Video: Startup funding, exits and investment: insights from Jon Medved, Founder and CEO, OurCrowd

By Valeska Bloch
Banking & Finance Capital Markets Startups

Inside the complex funding environment

Access to funding has long been the missing link in the development of startups in Australia. The Australian startup industry has grown significantly over the past few years as capital has become more available. Alternative funding options, including crowdfunding, give startups more options than ever before. While this presents significant opportunities for startups, the complex funding environment can be difficult to navigate.

Key takeaways

Australia's startup ecosystem is making huge strides

Australia has a strong technology sector and quality universities but the challenge has been providing access to finance (in an appropriate manner) to startups.

There has been a huge increase in access to finance in recent years, particularly as superfunds increasingly focus their attention on startups and as international investors increasingly discover Australian companies.

The rise of crowd funding complements traditional funding options

There are a number of funding options for startups: corporate venture capital, venture capital funds, angel investors, and now, crowd funding.

Crowd funding also comes in many forms. OurCrowd takes an approach similar to venture capital and gets actively involved in the companies that it funds to guide them as they grow.

Crowd funding does not replace traditional funding options—it complements the suite of funding available to budding startups.

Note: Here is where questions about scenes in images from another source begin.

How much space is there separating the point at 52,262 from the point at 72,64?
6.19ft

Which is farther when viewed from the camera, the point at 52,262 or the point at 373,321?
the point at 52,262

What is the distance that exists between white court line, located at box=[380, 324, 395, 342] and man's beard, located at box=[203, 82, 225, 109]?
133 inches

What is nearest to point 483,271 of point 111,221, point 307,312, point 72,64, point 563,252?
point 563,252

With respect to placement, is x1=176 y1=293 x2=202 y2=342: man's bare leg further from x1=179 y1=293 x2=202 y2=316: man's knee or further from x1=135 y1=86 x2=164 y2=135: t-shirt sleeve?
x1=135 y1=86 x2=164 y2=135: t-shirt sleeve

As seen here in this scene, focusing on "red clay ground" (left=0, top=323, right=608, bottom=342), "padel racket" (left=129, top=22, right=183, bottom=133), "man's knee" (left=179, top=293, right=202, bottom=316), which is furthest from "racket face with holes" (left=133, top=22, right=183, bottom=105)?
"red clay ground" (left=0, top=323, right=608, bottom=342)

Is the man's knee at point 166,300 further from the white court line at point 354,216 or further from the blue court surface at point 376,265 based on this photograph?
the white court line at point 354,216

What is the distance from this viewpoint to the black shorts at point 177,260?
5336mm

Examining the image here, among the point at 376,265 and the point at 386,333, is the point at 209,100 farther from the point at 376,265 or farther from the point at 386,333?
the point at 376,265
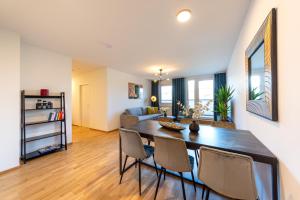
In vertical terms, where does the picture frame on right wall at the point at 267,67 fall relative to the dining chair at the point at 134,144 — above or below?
above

Exits are important, but investors and startups should look at exits in different ways

Investors need to think about exits all the time. It is important to get out at the right time and in the right way. Success as an investor often depends on a very few huge successes, so it is important not to get out as soon as the first good offer appears.

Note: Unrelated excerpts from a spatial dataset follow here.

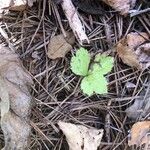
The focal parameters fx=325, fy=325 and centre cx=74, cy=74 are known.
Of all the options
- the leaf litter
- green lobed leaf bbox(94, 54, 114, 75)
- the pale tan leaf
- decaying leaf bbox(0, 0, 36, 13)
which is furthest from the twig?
the pale tan leaf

For startups, it is important to focus on building a business, not on simply building to an exit. While it is important to stay in contact with bankers, analysts and potential corporate players, this should not overshadow the importance of getting the fundamentals right.

Startups should be careful not to limit their options for an exit too early. For example: bringing corporate partners into a company with a right of first refusal at an early stage can limit the value of the startups later on. It is important to have reliable advisers at an early stage, to avoid making these kind of mistakes that look good in the short term.

Investing in startups is different to investing in public stocks

Investors should add value to the startups they invest in. This includes helping startups raise additional finance and getting involved in further investment rounds. Investors should also help startups develop their businesses by putting them in touch with potential partners, funders and hirers.

This makes startups different to traditional investments. Unlike established public companies, startups often need and expect assistance from their investors.

The future for major corporations depends on innovation

This means they are looking desperately for startups who are innovating in their area. Corporations are aggressively chasing innovation. There are great opportunities for startups that are able to meet this corporate demand.

OurCrowd is a leading equity crowdfunding platform that gives individual investors access to the startup sector. Rather than operating only as an investment platform, OurCrowd maintains a highly curated investment portfolio and actively works to develop the companies in which it invests. OurCrowd has over 25,000 accredited investors globally (including in Australia) and more than $1 billion under management.